Em vez disso, instala-se o medo, e a criança se inibe com relação a todo o sentimento que
naturalmente se constrói em torno desse impulso.
➢ Ele chama a atenção para o caso da criança afetada pela tendência antissocial, em
processo de se tornar delinquente. Nesse contexto, as pessoas dizem que essa criança não
tem senso moral ou sentimento de culpa. Mas ele refuta essa ideia porque ele não considera
verdadeira. Existe esse estágio anterior à chegada dos ganhos secundários, no qual a
criança se sente louca porque dentro dela vem uma compulsão para roubar e para destruir.
O padrão é o seguinte:
➢ Esse último estágio é difícil de alcançar. Mas por mais difícil que seja, PRECISAMOS
ABANDONAR AS IDEIAS DE QUE CRIANÇAS POSSAM SER INATAMENTE AMORAIS.

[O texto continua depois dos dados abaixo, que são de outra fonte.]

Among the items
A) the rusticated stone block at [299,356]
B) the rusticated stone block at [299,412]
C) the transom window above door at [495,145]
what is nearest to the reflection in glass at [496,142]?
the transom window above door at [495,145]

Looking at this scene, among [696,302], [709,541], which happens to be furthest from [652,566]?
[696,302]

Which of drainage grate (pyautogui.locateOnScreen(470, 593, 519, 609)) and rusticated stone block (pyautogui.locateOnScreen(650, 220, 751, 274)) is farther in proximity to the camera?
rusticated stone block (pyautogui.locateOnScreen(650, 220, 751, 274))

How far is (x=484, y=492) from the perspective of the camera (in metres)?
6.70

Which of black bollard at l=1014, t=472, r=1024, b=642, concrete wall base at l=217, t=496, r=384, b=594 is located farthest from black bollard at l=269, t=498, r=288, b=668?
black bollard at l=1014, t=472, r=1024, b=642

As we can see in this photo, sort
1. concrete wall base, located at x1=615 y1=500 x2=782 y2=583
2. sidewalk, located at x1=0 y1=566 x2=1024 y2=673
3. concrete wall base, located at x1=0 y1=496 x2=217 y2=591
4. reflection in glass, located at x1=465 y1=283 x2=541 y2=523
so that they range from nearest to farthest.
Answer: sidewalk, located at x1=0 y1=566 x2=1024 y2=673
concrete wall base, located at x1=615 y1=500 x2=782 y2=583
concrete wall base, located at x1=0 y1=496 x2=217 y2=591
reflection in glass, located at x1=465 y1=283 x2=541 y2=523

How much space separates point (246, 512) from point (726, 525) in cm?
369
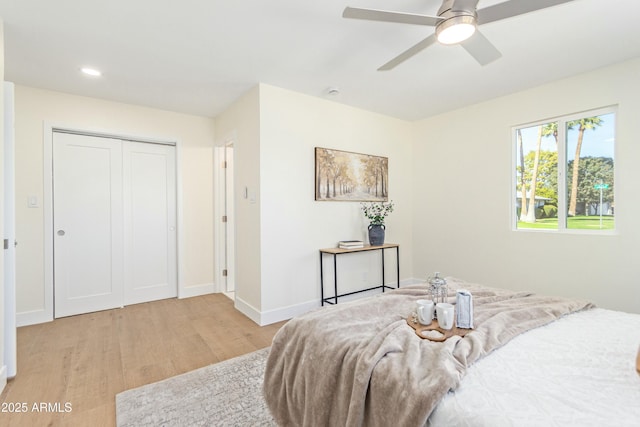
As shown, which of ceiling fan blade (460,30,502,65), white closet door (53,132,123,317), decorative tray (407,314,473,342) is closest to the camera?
decorative tray (407,314,473,342)

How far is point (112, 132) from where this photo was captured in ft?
11.4

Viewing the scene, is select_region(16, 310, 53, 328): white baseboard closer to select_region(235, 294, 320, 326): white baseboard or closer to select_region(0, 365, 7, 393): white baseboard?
select_region(0, 365, 7, 393): white baseboard

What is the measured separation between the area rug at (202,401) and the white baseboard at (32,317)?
2.03 m

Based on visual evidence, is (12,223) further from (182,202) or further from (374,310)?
(374,310)

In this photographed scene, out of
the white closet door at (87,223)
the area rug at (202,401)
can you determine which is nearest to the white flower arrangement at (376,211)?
the area rug at (202,401)

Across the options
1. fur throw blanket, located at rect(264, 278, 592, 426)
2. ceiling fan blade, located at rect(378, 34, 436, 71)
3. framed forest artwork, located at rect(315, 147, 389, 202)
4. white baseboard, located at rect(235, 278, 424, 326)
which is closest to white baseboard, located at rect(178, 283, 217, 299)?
white baseboard, located at rect(235, 278, 424, 326)

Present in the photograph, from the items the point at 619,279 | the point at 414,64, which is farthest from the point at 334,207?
the point at 619,279

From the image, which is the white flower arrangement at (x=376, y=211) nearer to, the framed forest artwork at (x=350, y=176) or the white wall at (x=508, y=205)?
the framed forest artwork at (x=350, y=176)

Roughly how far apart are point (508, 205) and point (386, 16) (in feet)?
8.94

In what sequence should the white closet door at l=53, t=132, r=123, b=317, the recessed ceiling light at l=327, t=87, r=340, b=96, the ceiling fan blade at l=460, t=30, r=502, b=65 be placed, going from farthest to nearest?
1. the white closet door at l=53, t=132, r=123, b=317
2. the recessed ceiling light at l=327, t=87, r=340, b=96
3. the ceiling fan blade at l=460, t=30, r=502, b=65

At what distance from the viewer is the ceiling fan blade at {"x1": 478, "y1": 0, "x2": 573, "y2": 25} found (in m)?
1.45

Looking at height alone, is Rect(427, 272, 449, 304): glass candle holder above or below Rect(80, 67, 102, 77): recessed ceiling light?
below

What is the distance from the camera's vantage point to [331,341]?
1.27 m

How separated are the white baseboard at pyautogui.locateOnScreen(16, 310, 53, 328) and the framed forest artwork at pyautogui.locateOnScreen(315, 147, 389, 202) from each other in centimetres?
311
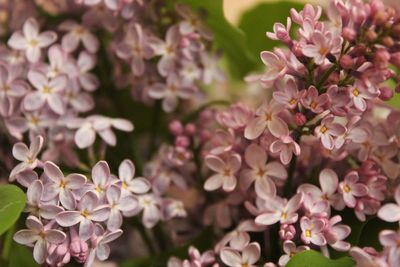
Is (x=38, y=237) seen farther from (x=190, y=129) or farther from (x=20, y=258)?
(x=190, y=129)

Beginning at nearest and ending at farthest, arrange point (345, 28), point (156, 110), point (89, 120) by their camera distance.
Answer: point (345, 28) < point (89, 120) < point (156, 110)

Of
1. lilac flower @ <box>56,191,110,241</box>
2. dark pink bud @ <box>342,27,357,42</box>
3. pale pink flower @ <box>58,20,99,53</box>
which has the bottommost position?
lilac flower @ <box>56,191,110,241</box>

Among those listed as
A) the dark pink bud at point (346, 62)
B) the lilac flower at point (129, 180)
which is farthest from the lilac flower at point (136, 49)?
the dark pink bud at point (346, 62)

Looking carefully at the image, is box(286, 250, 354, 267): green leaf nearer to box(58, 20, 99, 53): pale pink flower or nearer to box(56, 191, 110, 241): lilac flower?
box(56, 191, 110, 241): lilac flower

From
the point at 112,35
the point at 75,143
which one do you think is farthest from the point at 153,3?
the point at 75,143

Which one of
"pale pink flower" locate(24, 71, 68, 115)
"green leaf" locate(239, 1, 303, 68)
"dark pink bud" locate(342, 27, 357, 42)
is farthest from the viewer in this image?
"green leaf" locate(239, 1, 303, 68)

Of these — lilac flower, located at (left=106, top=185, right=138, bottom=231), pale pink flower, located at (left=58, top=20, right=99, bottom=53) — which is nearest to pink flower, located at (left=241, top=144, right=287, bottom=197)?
lilac flower, located at (left=106, top=185, right=138, bottom=231)

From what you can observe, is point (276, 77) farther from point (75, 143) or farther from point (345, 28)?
point (75, 143)

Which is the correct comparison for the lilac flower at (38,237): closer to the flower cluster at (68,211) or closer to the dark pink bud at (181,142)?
the flower cluster at (68,211)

➢ O crime produz sentimentos de vingança pública. E a sugestão dele é que nenhum delito
pode ser cometido sem que haja um acréscimo do fundo comum de sentimentos de vingança
pública.
➢ Existe algo comum a todos os delinquentes: tudo o que leva as pessoas aos tribunais
tem seu equivalente normal na infância, na relação da criança com seu próprio lar. Se
o lar consegue suportar tudo o que a criança pode fazer pra desorganizá-lo, ela sossega e
vai brincar; mas primeiro ela tem que testar, especialmente se ela tiver alguma dúvida quanto
a estabilidade da instituição parental e do lar. Por que deve ser assim? Porque os estágios
iniciais do desenvolvimento emocional estão repletos de conflitos e desintegrações
potenciais, a relação com a realidade externa ainda não está enraizada; a personalidade
ainda não está bem integrada; o amor primitivo tem um propósito destrutivo e a criança
pequena ainda não aprendeu a tolerar e enfrentar os instintos, mas ela pode conseguir se o
ambiente for estável e pessoal.
➢ No começo, ela tem necessidade absoluta de viver num círculo de amor e força, com a
consequente tolerância para não sentir um medo excessivo dos próprios pensamentos e da
imaginação, e assim conseguir progredir no desenvolvimento emocional.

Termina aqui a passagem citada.